As per the RBI guidelines, the company or its promoters cannot participate actively in Jewel Loan auction and a qualified and experienced auctioneer will be appointed by the company to carry out the auction on behalf of the company. As such Mr. M.Narayanan, S/o Sri Late P.R.MuthiahChettiar residing at 13, Sivagangai Road, Sathamangalam, Madurai – 20 is identified as a suitable person to act as Jewel Auctioneer. As per the proceedings of the District Revenue Officer, Madurai, Mr. Narayanan is the Approved Auctioneer for Madurai Revenue Division for the entire Madurai District as per Rule 12(2) of the Tamilnadu Pawn Broker Rules, 1944, vide proceedings dated 22.06.1992. He has also been approved as Auctioneer for Virudhunagar District, vide Proceedings of District Revenue Officer and Additional District Magistrate, Virudhunagar District, vide proceedings dated 11.02.2005. He is conducting the sale of the barred unclaimed pledged articles in a satisfactory manner in various institutions.

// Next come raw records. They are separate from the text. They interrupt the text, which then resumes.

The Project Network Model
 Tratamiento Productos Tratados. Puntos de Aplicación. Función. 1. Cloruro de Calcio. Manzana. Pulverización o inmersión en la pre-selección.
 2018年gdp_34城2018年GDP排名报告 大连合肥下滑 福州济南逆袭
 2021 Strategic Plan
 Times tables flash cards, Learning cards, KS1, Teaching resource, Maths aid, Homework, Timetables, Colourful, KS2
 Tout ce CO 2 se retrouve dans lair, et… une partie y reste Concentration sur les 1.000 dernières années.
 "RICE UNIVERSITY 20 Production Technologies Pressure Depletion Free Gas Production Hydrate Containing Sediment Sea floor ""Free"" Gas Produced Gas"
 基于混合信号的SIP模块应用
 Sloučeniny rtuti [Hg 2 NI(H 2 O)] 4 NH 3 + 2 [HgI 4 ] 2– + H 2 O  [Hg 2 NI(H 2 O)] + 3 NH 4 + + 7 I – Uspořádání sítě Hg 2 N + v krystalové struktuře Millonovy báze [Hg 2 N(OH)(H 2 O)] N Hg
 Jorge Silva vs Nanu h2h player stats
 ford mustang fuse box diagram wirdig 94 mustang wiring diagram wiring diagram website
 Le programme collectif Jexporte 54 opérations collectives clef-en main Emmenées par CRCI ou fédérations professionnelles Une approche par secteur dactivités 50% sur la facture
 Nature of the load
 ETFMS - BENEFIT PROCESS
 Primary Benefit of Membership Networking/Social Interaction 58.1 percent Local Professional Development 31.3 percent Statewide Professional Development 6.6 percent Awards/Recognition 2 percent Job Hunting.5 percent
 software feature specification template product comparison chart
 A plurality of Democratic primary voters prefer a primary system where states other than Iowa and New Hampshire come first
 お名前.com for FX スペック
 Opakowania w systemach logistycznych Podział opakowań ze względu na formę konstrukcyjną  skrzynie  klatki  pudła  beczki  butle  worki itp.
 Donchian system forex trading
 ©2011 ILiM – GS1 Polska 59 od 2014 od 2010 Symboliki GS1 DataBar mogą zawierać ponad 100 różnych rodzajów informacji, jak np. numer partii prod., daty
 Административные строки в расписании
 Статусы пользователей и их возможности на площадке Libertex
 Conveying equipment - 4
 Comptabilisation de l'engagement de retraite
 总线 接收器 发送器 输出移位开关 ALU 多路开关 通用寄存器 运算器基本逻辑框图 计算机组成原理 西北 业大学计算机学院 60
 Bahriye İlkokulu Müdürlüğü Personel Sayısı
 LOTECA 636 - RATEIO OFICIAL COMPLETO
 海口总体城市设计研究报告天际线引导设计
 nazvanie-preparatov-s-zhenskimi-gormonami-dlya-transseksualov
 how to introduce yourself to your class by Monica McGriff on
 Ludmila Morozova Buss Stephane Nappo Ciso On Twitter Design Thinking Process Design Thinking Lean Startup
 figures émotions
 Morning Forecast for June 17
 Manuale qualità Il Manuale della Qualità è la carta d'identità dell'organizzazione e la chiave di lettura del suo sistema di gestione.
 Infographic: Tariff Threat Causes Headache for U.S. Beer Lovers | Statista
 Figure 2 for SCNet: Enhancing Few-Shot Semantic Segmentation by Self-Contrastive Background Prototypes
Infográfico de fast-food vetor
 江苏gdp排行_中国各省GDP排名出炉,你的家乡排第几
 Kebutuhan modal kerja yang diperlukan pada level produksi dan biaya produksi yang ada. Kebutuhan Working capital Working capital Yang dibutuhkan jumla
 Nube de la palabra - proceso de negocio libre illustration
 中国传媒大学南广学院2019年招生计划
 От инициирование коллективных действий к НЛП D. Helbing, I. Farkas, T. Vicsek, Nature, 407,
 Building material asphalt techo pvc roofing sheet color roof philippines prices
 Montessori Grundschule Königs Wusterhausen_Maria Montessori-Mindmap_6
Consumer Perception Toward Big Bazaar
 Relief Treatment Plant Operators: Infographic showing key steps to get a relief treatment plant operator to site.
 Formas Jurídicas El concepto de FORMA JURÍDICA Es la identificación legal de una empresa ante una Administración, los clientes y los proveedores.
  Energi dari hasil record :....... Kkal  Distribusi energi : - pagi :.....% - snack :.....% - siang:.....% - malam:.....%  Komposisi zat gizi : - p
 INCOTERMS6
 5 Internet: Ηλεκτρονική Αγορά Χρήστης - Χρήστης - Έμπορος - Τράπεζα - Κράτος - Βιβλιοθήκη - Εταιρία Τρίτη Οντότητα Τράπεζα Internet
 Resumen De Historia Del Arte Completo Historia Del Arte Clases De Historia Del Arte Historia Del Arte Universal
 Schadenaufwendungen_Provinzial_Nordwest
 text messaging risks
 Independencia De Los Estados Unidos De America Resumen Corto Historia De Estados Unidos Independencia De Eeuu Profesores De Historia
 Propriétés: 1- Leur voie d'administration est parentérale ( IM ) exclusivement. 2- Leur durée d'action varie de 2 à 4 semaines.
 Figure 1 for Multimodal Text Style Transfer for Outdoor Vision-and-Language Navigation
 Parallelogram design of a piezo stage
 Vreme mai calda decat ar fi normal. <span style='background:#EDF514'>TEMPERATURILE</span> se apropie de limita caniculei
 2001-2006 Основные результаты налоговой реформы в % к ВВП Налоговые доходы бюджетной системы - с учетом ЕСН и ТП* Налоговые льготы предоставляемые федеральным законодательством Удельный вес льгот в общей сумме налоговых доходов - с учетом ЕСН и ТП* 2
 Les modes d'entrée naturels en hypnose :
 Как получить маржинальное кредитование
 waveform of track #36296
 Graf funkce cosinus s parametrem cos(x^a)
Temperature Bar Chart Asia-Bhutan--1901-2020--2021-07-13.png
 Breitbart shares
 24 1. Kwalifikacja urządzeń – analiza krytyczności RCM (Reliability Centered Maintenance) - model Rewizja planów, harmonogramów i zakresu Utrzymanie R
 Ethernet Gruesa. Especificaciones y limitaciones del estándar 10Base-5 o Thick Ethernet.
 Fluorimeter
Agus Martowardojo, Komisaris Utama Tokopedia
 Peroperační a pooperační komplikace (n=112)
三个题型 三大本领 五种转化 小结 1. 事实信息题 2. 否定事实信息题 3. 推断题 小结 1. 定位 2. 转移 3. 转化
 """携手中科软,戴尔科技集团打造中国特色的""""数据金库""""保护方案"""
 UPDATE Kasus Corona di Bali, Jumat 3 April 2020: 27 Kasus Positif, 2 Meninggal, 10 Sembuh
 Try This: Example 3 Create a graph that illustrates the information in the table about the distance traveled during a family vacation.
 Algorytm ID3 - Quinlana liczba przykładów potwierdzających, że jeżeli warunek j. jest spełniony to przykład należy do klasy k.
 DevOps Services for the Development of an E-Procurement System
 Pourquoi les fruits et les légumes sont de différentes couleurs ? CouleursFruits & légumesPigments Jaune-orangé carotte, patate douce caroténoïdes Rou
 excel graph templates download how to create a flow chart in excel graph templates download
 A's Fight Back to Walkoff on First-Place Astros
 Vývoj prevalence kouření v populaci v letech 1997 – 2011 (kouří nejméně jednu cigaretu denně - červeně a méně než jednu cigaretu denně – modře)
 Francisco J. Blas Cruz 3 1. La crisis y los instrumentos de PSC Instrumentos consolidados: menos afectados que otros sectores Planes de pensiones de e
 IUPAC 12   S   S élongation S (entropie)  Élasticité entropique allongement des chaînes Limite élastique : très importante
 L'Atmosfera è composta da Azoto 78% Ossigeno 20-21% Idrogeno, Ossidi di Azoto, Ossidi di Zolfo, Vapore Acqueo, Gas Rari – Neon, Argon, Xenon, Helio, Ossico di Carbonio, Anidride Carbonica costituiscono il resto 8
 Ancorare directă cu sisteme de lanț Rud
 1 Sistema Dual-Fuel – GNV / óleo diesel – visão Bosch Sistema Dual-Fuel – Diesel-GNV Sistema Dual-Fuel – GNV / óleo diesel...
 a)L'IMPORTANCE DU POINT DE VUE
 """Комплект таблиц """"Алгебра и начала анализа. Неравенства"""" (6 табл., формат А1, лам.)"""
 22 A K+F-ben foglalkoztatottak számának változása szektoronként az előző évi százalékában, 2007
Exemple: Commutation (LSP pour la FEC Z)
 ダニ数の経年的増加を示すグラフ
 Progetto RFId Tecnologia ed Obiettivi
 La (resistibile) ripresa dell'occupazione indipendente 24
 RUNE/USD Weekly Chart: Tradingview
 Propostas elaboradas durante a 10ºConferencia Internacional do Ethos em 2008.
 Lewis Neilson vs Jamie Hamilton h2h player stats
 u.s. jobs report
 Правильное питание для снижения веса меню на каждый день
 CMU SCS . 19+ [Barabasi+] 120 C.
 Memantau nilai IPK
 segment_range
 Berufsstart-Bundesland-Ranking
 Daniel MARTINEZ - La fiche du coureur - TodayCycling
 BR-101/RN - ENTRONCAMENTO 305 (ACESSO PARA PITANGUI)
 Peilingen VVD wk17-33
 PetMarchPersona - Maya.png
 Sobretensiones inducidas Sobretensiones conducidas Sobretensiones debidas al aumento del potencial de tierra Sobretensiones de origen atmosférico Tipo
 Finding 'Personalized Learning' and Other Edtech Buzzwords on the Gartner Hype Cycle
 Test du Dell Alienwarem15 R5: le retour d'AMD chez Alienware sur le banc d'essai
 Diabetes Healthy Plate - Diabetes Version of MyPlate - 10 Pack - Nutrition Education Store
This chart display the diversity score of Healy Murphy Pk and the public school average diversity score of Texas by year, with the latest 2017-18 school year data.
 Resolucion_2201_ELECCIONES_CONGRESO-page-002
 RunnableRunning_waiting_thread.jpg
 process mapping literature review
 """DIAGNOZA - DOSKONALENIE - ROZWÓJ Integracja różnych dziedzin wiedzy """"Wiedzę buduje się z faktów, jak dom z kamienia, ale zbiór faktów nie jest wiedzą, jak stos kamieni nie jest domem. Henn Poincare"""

Auction should be conducted in the same town or taluk in which the branch that has extended the loan is located.
While auctioning we should declare a reserve price for the pledged ornaments. The reserve price for the pledged ornaments should not be less than 85% of the previous 30 day average closing price of 22 carat gold as declared by The India Bullion and Jewellers Association Ltd. (IBJA) and value of the jewellery of lower purity in terms of carats should be proportionately reduced.
It is mandatory to provide full details of the value fetched in the auction and the outstanding dues adjusted and any amount over and above the loan outstanding should be payable to the borrower.
We must disclose in our annual reports the details of the auctions conducted during the financial year including the number of loan accounts, outstanding amounts, value fetched and whether any of its sister concerns participated in the auction.
20.6. Jewel Loan card
As a token of having pledged the jewels, issue a card to the borrower, which should contain the following particulars
Name, account number, loan date, loan amount, details of jewels and due date of the loan. Borrower should be instructed to bring the card, while remitting the part amount/interest. At the time of closing, the card should be surrendered by the borrower for taking back the jewels. If the borrower has lost his card, he/she should submit an indemnity in a white sheet for having lost the card and the same should be duly witnessed and a duplicate card shall be issued based on the indemnity and marked as DUPLICATE. For issuing the duplicate card a nominal amount of Rs.20/- + applicable tax should be collected. Branch Manager can waive the duplicate card charge at his discretion. Details of duplicate cards issued and charges details shall be noted in a separate register and the same shall be reported in the monthly review report. In no case a jewel loan should be closed without the card.
20.7. Release of Jewel loan jewels to third party
Normally the jewel loan jewels are returned to the person who has pledged the jewels. Sometimes the borrower who has pledged the jewel could not come in person for various reasons of his own. In such times the jewels shall be released to the third party on completing the following formalities.
- An authorization letter from borrower stating the acceptable reason why he/she is unable to come in person,
- To whom he is authorizing to get back the jewels on his behalf.
- Signature of the authorized person should be attested by the borrower.
- Identity proof of the person to whom the jewels are to be released.
- At the time of release, the signature of the authorized person should be obtained over Re1/- revenue stamp.
20.8. Appraisal of jewel loan jewels
All jewel loan jewels should be appraised for its purity. The appraisal shall be done by the appointed jewel appraiser and if the branch Manager is having the knowledge of appraising the jewels, he also can do the job in due diligence in the absence of appointed jewel appraiser. Once the jewel appraiser joins duty he should appraise the same and confirm the correctness. The applicable fees should be collected without fail.